## Problem statement
Restate the full set of records exactly, without adding or dropping a word.

## Record excerpts
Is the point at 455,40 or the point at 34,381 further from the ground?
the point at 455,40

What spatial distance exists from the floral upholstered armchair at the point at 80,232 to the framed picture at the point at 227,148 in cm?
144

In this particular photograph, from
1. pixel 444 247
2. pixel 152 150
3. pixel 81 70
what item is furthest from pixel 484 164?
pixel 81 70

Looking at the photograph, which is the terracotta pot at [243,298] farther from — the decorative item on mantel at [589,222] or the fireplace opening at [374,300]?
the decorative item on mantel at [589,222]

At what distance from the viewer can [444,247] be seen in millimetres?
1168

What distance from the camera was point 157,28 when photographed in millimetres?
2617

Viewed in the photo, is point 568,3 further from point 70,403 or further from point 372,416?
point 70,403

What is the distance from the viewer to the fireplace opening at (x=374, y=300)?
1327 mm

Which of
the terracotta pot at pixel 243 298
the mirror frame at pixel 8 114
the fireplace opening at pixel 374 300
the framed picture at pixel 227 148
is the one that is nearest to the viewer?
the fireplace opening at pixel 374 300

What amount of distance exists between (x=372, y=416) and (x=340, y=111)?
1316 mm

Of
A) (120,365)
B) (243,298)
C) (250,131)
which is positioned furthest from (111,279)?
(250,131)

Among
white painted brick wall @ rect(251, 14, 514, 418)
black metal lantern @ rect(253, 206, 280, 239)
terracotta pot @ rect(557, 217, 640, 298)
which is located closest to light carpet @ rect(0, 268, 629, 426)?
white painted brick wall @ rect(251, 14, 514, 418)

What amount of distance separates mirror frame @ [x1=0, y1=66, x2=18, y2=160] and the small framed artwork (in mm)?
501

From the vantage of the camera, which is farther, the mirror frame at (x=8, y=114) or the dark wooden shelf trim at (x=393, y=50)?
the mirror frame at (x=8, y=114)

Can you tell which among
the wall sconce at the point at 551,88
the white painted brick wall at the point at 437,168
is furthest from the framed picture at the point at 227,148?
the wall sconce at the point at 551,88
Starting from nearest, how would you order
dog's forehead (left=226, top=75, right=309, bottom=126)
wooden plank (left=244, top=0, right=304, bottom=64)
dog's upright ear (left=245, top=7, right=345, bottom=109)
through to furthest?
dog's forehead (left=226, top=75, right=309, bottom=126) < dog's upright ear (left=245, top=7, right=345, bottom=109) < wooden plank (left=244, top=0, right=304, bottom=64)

## Result of this exercise
Is the point at 455,40 or the point at 34,381 further from the ground?
the point at 455,40

What spatial distance exists from the floral upholstered armchair at the point at 80,232 to the framed picture at the point at 227,148 in cm?
144

In this particular photograph, from
1. pixel 444 247
2. pixel 152 150
3. pixel 81 70
what item is furthest from pixel 484 164?
pixel 81 70

Looking at the photograph, which is the terracotta pot at [243,298] farther from — the decorative item on mantel at [589,222] or the fireplace opening at [374,300]?
the decorative item on mantel at [589,222]

At what distance from the viewer can [444,247] be seen in millimetres?
1168

What distance from the camera was point 157,28 when photographed in millimetres?
2617

Viewed in the photo, is point 568,3 further from point 70,403 or further from point 372,416?
point 70,403

What is the distance from the viewer to the fireplace opening at (x=374, y=300)?
1327 mm

Which of
the terracotta pot at pixel 243 298
the mirror frame at pixel 8 114
the fireplace opening at pixel 374 300
the framed picture at pixel 227 148
is the one that is nearest to the viewer?
the fireplace opening at pixel 374 300

What amount of distance exists between (x=372, y=416) and (x=340, y=111)?
1316 mm

Of
A) (120,365)
B) (243,298)
C) (250,131)
which is positioned furthest from (111,279)?
(250,131)

Among
white painted brick wall @ rect(251, 14, 514, 418)
black metal lantern @ rect(253, 206, 280, 239)
terracotta pot @ rect(557, 217, 640, 298)
which is located closest to light carpet @ rect(0, 268, 629, 426)?
white painted brick wall @ rect(251, 14, 514, 418)

What amount of distance separates mirror frame @ [x1=0, y1=66, x2=18, y2=160] and the small framed artwork (in mm)?
501

From the vantage of the camera, which is farther, the mirror frame at (x=8, y=114) or the dark wooden shelf trim at (x=393, y=50)?
the mirror frame at (x=8, y=114)

Can you tell which among
the wall sconce at the point at 551,88
the white painted brick wall at the point at 437,168
is furthest from the framed picture at the point at 227,148?
the wall sconce at the point at 551,88
Starting from nearest, how would you order
dog's forehead (left=226, top=75, right=309, bottom=126)
wooden plank (left=244, top=0, right=304, bottom=64)
dog's upright ear (left=245, top=7, right=345, bottom=109)
through to furthest?
dog's forehead (left=226, top=75, right=309, bottom=126) < dog's upright ear (left=245, top=7, right=345, bottom=109) < wooden plank (left=244, top=0, right=304, bottom=64)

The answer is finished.